Tapi, penulis sejati lebih memilih jalan yang berbeda. Yaitu tapak kesunyian dan kesepian. Mereka menulis untuk menyampaikan. Bukan sekadar menyampaikan, mereka sertakan hati pada tiap goresan aksaranya sehingga pintu relung kalbu pembaca terbuka dengan sendirinya.
2. Tidak khawatir jika pembacanya sedikit

Apa yang sudah dicanangkan olehnya adalah menulis. Dengan catatan, bahwa ia akan terus menulis, meskipun yang membaca karyanya hanya hitungan jari atau jumlah likes di media sosialnya sangat-sangat minim. la tidak keberatan dengan itu. Bahkan ketika hanya satu orang saja yang membaca karyanya, maka ia bakal tersenyum dengan penuh rasa syukur.
3. Tidak melulu ingin dibilang pintar

Sejak awal, mereka tidak berniat pamer.

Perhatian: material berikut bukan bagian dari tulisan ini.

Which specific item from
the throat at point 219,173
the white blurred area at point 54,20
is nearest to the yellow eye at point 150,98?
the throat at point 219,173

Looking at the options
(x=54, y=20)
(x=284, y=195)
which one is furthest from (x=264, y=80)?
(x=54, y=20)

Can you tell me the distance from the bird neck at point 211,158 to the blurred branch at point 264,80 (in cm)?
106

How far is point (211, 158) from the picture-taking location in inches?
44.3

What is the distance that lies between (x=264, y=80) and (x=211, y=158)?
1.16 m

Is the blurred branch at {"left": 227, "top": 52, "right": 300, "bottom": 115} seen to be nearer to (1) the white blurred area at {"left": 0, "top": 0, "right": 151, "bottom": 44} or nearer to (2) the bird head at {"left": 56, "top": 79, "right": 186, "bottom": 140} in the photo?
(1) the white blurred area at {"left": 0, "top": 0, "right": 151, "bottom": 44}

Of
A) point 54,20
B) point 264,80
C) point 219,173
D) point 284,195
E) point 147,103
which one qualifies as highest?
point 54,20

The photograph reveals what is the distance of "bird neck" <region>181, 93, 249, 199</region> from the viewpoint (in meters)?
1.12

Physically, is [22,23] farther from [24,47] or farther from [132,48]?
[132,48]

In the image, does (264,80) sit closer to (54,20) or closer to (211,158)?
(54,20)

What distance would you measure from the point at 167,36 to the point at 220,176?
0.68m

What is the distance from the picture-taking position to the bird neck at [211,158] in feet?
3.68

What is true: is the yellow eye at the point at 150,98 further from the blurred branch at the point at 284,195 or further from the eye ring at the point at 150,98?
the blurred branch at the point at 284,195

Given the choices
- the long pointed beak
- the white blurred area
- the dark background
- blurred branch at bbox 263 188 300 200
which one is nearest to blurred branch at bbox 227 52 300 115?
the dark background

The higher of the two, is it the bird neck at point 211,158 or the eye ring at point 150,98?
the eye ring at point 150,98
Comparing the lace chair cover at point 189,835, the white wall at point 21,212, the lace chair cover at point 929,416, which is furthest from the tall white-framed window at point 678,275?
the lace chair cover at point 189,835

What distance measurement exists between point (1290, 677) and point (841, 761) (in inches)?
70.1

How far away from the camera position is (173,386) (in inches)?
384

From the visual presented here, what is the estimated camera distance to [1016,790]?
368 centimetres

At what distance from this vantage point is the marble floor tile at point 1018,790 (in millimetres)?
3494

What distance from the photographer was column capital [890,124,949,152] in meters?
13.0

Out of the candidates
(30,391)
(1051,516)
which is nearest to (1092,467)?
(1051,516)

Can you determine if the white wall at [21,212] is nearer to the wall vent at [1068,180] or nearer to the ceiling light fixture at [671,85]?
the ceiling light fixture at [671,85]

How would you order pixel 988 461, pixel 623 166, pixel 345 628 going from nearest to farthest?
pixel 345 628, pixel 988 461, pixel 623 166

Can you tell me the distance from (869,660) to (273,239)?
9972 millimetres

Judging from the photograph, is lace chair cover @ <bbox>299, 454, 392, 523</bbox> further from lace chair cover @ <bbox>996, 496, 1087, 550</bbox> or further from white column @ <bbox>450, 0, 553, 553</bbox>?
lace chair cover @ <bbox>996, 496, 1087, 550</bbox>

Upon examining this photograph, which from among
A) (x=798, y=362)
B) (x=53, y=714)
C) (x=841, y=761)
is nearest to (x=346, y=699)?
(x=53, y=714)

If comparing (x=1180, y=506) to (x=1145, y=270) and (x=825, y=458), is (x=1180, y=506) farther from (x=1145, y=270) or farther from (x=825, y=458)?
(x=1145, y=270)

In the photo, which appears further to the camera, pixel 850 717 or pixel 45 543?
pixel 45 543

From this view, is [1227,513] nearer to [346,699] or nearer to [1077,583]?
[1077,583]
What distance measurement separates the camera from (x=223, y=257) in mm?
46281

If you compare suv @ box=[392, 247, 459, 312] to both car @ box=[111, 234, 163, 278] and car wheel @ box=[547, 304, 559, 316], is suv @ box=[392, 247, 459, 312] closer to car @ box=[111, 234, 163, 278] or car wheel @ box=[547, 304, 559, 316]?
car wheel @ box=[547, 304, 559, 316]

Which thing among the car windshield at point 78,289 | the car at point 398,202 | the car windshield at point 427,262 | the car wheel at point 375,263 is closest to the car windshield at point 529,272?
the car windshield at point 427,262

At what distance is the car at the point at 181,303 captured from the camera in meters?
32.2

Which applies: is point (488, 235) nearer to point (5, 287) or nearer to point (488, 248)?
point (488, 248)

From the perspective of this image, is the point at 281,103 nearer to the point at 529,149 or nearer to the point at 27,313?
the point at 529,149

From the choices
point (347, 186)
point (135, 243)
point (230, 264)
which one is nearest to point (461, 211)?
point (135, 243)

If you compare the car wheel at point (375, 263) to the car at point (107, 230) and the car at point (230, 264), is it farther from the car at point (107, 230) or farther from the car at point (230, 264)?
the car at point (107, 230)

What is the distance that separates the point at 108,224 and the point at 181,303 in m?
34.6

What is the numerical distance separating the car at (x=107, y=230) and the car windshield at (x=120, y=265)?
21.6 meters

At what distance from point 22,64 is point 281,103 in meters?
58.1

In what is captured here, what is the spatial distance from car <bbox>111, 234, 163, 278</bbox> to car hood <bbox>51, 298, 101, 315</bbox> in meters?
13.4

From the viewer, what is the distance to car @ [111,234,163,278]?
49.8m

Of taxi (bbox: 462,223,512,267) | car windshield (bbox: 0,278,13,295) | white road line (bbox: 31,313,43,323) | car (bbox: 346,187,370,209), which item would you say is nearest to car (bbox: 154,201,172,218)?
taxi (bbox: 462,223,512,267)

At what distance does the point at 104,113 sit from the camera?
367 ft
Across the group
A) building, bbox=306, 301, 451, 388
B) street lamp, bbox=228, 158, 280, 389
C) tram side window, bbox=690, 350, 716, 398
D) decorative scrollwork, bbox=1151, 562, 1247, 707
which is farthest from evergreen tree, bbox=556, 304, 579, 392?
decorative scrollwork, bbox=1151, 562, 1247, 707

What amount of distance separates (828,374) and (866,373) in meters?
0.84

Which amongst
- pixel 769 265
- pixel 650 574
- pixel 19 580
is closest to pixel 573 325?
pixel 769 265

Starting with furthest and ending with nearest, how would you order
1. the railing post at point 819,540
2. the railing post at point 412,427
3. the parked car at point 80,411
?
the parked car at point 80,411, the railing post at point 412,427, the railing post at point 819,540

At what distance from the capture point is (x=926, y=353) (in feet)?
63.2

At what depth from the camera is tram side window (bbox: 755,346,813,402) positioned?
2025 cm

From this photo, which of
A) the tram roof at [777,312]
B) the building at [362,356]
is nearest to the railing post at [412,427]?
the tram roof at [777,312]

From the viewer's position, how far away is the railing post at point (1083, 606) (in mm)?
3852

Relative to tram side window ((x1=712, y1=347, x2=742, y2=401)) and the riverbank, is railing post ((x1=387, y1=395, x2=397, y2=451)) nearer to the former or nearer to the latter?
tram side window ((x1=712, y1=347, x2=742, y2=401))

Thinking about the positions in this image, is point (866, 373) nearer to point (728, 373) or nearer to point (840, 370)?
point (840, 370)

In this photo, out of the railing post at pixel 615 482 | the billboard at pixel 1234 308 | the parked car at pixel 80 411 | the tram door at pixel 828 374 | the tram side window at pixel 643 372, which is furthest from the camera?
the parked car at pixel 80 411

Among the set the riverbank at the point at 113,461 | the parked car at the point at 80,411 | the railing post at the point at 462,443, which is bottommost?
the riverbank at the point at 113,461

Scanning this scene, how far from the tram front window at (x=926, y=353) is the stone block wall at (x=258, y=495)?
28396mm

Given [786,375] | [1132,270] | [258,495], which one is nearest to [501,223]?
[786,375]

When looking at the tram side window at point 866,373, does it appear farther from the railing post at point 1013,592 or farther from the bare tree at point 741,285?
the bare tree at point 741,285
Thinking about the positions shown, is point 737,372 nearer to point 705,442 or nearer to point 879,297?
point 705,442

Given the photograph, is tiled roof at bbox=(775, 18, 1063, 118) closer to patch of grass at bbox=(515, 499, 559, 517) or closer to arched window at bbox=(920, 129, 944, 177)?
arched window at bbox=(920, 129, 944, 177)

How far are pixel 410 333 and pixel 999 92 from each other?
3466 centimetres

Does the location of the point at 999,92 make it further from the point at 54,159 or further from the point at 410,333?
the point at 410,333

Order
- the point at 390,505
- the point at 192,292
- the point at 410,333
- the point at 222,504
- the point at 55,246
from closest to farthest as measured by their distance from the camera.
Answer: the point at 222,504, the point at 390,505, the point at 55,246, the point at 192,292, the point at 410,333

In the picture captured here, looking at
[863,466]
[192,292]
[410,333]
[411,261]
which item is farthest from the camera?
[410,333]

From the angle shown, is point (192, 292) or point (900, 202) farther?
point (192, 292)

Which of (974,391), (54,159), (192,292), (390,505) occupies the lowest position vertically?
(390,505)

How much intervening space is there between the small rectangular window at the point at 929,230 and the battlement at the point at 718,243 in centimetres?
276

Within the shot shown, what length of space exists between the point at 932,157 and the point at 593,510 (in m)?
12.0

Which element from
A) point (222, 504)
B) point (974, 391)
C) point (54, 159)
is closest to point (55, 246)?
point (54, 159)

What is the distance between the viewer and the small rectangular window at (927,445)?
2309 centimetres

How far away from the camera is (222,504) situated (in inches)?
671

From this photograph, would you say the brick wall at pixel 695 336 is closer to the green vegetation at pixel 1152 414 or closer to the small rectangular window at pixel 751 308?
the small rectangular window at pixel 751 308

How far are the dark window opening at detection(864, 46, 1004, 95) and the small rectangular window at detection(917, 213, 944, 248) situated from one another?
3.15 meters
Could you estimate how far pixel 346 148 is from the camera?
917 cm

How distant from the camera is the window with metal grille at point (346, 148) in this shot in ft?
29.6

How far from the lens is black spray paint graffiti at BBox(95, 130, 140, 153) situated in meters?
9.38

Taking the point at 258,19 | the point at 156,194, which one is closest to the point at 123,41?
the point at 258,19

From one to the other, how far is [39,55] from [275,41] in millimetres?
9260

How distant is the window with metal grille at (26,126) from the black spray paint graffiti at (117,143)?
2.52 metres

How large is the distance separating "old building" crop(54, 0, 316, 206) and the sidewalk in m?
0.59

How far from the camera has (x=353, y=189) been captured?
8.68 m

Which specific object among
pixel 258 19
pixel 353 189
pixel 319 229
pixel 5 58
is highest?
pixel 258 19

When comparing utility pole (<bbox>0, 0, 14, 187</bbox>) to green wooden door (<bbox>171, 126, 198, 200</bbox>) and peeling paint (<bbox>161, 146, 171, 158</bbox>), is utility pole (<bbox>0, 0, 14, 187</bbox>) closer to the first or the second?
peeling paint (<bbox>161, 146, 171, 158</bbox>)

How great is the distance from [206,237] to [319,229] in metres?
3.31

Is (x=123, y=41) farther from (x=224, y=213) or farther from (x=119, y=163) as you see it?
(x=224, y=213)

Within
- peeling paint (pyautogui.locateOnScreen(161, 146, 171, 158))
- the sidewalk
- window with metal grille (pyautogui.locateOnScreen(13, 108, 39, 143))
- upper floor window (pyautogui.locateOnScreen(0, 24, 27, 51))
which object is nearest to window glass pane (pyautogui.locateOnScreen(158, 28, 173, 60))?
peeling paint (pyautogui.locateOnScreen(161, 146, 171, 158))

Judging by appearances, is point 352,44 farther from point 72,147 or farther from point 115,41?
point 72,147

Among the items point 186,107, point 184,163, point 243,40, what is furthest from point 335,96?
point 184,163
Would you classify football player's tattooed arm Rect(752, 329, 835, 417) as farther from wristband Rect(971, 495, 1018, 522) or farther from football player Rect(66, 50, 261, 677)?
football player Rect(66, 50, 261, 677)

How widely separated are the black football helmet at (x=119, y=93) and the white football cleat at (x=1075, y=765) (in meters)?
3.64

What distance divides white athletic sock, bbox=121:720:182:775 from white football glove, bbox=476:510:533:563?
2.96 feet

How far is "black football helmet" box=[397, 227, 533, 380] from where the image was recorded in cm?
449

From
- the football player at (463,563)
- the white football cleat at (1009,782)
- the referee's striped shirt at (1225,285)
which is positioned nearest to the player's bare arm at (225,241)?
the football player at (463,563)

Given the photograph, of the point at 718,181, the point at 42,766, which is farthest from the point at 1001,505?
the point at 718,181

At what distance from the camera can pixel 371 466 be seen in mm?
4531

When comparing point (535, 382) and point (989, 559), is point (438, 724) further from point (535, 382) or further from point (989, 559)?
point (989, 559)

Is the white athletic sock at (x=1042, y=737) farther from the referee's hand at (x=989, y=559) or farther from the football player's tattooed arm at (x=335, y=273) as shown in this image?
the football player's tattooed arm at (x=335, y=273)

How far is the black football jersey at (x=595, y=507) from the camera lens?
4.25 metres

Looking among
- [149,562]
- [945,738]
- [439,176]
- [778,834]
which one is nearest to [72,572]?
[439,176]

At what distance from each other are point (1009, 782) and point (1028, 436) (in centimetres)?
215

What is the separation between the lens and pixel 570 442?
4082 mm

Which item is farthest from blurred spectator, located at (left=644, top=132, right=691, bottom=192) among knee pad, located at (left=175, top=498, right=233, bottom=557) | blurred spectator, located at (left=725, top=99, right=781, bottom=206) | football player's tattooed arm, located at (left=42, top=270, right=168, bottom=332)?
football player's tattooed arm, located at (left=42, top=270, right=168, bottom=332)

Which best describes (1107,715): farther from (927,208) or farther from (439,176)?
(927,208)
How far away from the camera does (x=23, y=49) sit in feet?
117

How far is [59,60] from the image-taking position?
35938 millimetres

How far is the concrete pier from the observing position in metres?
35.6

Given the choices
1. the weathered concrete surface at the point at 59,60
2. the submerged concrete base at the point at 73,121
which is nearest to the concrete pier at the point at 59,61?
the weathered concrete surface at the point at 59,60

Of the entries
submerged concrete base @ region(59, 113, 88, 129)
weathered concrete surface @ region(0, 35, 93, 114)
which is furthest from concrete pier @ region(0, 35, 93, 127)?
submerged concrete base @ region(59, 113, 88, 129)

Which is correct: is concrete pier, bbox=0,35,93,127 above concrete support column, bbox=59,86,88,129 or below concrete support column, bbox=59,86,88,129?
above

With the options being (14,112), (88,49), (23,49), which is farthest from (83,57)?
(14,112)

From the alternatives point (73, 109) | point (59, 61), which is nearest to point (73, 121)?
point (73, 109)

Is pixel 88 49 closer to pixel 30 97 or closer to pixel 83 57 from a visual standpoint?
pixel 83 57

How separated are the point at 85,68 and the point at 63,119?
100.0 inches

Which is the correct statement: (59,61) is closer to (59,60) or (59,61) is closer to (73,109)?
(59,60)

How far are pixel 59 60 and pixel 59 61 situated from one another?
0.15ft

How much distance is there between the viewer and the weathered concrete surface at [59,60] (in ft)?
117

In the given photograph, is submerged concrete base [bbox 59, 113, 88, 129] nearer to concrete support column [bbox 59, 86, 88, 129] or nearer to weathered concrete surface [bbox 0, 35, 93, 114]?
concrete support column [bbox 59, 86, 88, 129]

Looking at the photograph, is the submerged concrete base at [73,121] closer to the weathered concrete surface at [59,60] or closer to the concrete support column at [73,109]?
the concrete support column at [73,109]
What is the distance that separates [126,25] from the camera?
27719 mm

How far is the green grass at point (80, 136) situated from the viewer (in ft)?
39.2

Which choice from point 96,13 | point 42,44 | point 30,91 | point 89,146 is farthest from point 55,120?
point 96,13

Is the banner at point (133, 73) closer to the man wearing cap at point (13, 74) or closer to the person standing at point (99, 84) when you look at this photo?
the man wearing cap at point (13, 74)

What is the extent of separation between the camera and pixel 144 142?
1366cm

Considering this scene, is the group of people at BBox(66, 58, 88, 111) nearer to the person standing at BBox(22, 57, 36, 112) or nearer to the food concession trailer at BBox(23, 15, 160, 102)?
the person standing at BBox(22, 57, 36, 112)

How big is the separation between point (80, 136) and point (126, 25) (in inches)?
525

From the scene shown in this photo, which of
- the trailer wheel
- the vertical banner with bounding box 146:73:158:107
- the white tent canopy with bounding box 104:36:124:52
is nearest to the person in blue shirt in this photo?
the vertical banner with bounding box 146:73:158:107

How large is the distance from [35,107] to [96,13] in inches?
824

Bahkan kosakata yang kaya dan kadang bikin bertanya-tanya itu adalah cara si penulis juga ikut belajar. Karena diksi-diksi yang termuat di KBBI sudah tidak terhitung lagi jumlahnya. Kalau tidak pernah ditampakkan, lantas mau menunggu berapa lama lagi? Justru dengan menyematkan pada tulisannya, itu menunjukkan bahwa mereka tidak serta merta tahu segalanya. Mereka juga perlu untuk menggali, kemudian berbagi kepada pembaca, sehingga sama-sama memperluas wawasan. Sungguh bijaksana, bukan?
4. Mengutamakan makna

Mereka menulis bukan untuk dielu-elukan apalagi buat gagah-gagahan. Jauh dari itu, apa yang menjadi keinginan terbesar mereka adalah menebarkan manfaat. Bahkan pada kalimat yang sederhana sekali pun, mereka berusaha untuk selalu mampu menginpirasi.
Hal inilah yang jadi alasan mereka bertahan sampai dengan detik ini. Mereka menulis tidak hanya untuk mencari nama, tapi bagaimana pembaca dapat merasa hangat selepas menyelami karya-karya mereka. Karena poin utamanya adalah membangun kedekatan dengan pembaca, bukan malah menjaga jarak meninggikan batas.
5. Tetap menulis, bahkan ketika itu adalah jalan yang sunyi

Mereka akan terus mencari ide, merumuskan gagasan hingga menggoreskan penanya. Sampai menjelma jadi karya utuh nan menyentuh. Tidak peduli betapa ramainya, mereka tidak akan berhenti sebab menulis sudah jadi kebutuhan, bukan lagi pengakuan. Tidak mendapat apresiasi, mereka tidak berkecil hati. Bahkan jalan yang sunyi pada dunia kepenulisan tidak akan pernah menghalangi semangat mereka. Itulah jangan heran, kalau mereka datang untuk menegaskan, bahwa penulis tulus itu tidak akan pernah ada habisnya, selalu ada gantinya.
Nah, kesimpulannya adalah ketulusan penulis sejati itu tidak perlu tersorot. Karena kalimat-kalimatnya sendiri yang berbicara dengan lantang di hadapan pembaca. Bagaimana menurutmu?